I had been living in Romania long enough to get the hang of things, but I still wasn’t sure whether it was a place that I wanted to live permanently.
After a great deal of trial and error, I had managed to figure out how to work “remotely” (via the internet) and earn a stable income.
I also had a few friends, but I hadn’t yet figured out how to get a social life going.
That summer of 2008 was a long and lonely one for me, a time of sleepless nights and lots and lots of soul searching.
But in August, I saw a poster advertisement for an upcoming salsa (dance) class.
Right away, I knew that this was my make-or-break moment. Either I’d push myself far outside my comfort limits, or I needed to move on elsewhere where perhaps I spoke the language better.
I chose the salsa class, my hands so slicked with sweat when I signed up that the cash was limp and damp when I handed it over.
I never did become a good dancer, but I did form lifelong friendships from that class.
And from that moment, I knew that my home was in Romania.
Enter Noodles
Quite literally, from my infancy, I’ve been around cats my entire life.
When I moved to Romania, I sorely missed having a cat around.

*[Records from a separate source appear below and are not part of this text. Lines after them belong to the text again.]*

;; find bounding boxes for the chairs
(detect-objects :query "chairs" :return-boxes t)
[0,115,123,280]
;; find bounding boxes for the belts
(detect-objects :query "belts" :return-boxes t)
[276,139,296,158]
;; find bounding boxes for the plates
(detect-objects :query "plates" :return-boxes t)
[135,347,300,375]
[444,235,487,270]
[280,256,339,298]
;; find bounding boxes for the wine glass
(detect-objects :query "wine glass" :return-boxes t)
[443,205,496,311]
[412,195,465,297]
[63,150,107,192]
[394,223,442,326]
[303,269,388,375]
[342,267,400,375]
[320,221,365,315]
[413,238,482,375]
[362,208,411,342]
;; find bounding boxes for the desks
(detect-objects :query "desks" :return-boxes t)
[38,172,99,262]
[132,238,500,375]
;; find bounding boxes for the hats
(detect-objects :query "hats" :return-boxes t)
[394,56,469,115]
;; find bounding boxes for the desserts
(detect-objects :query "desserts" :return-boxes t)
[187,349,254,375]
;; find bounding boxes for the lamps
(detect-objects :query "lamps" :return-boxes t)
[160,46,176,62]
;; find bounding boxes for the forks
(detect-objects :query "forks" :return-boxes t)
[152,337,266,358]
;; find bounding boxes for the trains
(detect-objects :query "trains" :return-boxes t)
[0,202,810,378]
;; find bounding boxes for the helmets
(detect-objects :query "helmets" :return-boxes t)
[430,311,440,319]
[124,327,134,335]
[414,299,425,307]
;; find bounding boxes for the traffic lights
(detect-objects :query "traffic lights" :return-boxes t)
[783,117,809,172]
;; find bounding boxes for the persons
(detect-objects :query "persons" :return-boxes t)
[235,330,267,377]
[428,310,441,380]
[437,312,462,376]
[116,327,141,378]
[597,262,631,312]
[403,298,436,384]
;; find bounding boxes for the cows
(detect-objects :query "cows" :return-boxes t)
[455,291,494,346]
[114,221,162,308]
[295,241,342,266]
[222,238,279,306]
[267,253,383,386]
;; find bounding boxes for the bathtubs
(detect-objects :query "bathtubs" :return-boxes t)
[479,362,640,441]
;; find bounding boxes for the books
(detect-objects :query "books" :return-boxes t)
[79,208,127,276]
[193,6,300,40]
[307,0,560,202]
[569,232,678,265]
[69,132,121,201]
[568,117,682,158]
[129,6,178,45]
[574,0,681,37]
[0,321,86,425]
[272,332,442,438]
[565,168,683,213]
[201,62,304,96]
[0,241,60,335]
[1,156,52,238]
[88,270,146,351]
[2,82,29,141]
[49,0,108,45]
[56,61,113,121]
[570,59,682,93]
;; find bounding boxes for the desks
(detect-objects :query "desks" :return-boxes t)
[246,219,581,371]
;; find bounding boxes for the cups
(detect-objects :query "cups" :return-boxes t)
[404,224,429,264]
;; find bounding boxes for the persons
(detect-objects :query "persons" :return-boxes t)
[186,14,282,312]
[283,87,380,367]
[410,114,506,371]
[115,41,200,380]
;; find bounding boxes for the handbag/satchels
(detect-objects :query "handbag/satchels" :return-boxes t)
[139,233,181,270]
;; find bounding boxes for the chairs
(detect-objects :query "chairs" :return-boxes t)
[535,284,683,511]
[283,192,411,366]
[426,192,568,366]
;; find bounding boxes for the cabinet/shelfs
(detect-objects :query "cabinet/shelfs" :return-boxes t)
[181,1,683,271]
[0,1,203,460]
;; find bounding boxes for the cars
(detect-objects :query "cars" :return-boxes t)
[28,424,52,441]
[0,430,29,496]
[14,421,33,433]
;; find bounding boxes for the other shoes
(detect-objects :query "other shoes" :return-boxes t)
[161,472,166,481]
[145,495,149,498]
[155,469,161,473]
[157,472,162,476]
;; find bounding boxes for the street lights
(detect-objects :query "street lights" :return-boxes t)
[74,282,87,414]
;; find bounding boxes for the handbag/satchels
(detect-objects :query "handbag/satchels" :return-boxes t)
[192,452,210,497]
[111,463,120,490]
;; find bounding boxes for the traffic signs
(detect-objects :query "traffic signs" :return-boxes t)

But I have always believed that it is wrong to take in a cat and then have to give him or her up a few years later.
Therefore, it wasn’t until I learned to dance salsa that I was ready to receive a cat into my life.
A short while after the classes began, in November, an old friend of mine from Brasov called me up, asking me to take one of her cat’s kittens.
I knew the mother cat quite well, and she was on her third litter of cats. Seven or eight cats from the previous litters had gone to folks in Brasov, but they were running out of takers for the kittens from the third litter.
Long story short, I volunteered to take one of the runts, and my friend agreed to transport her up to Cluj on the train.
The cute little kitten she brought me was a star from the moment I met her.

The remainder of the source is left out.